As an effect of the acquisition the net debt (excl. IFRS 16) of the Latour Group is expected to increase compared to the net debt level at the end of March 2021, to around SEK 6.0 billion, all else equal.

The acquisition is expected to be completed in August, 2021.

Göteborg, 9 July, 2021

INVESTMENT AB LATOUR (PUBL)
Johan Hjertonsson, CEO

For further information, please contact:

Martin Idbrant, CEO Aritco Group AB, +46 727 15 36 52
Niclas Nylund, Business Development Investment AB Latour, +46 708 17 35 85

Aritco Group is a subsidiary of Latour Industries, which is one of five wholly-owned business areas within Latour. Aritco is a globally leading manufacturer of platform lifts for one-family houses and accessibility adaptation of public/commercial buildings. Sales go through a strong network of local partners in Europe, Middle East and Asia.

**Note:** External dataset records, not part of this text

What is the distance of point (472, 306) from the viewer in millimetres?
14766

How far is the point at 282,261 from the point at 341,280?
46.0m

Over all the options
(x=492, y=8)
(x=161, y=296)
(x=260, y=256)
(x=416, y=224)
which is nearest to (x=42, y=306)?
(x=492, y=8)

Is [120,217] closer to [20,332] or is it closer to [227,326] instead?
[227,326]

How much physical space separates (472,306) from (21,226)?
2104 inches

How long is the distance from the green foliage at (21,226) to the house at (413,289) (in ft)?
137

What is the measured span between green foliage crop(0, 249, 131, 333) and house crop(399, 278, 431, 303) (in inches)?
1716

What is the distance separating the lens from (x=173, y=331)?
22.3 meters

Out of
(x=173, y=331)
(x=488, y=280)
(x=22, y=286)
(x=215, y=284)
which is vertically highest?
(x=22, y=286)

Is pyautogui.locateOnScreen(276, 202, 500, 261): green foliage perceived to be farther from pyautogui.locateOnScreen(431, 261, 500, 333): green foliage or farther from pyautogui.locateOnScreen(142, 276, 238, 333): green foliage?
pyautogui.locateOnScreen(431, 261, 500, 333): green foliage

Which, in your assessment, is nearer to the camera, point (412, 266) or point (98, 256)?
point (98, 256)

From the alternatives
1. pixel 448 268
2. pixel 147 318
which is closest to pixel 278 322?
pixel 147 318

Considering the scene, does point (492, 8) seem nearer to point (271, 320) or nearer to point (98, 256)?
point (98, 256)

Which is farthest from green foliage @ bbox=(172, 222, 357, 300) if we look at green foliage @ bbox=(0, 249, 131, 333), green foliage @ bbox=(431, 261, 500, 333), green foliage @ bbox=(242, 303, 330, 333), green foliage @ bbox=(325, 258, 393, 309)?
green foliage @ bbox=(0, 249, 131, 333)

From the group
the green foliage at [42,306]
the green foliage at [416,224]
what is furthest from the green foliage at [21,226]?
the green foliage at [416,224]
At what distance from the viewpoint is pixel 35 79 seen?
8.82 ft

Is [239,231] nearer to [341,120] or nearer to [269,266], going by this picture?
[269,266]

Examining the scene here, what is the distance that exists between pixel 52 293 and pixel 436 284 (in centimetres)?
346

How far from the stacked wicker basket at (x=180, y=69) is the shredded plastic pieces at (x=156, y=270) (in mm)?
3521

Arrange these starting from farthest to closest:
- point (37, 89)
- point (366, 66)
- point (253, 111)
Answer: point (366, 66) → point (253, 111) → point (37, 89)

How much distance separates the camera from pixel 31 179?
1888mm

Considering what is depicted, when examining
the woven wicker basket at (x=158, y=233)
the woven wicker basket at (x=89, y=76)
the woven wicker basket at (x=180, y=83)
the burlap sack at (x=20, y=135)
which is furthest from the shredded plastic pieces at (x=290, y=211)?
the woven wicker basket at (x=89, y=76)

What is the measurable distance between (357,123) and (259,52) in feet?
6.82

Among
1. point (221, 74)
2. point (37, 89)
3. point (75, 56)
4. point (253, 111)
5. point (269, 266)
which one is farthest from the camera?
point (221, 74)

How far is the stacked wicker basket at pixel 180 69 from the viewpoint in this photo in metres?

Investment AB Latour is a mixed investment company consisting primarily of a wholly-owned industrial operations and an investment portfolio of listed holdings in which Latour is the principal owner or one of the principal owners. The investment portfolio consists of nine substantial holdings with a market value of about SEK 84 billion. The wholly-owned industrial operations has an annual turnover of SEK 15 billion.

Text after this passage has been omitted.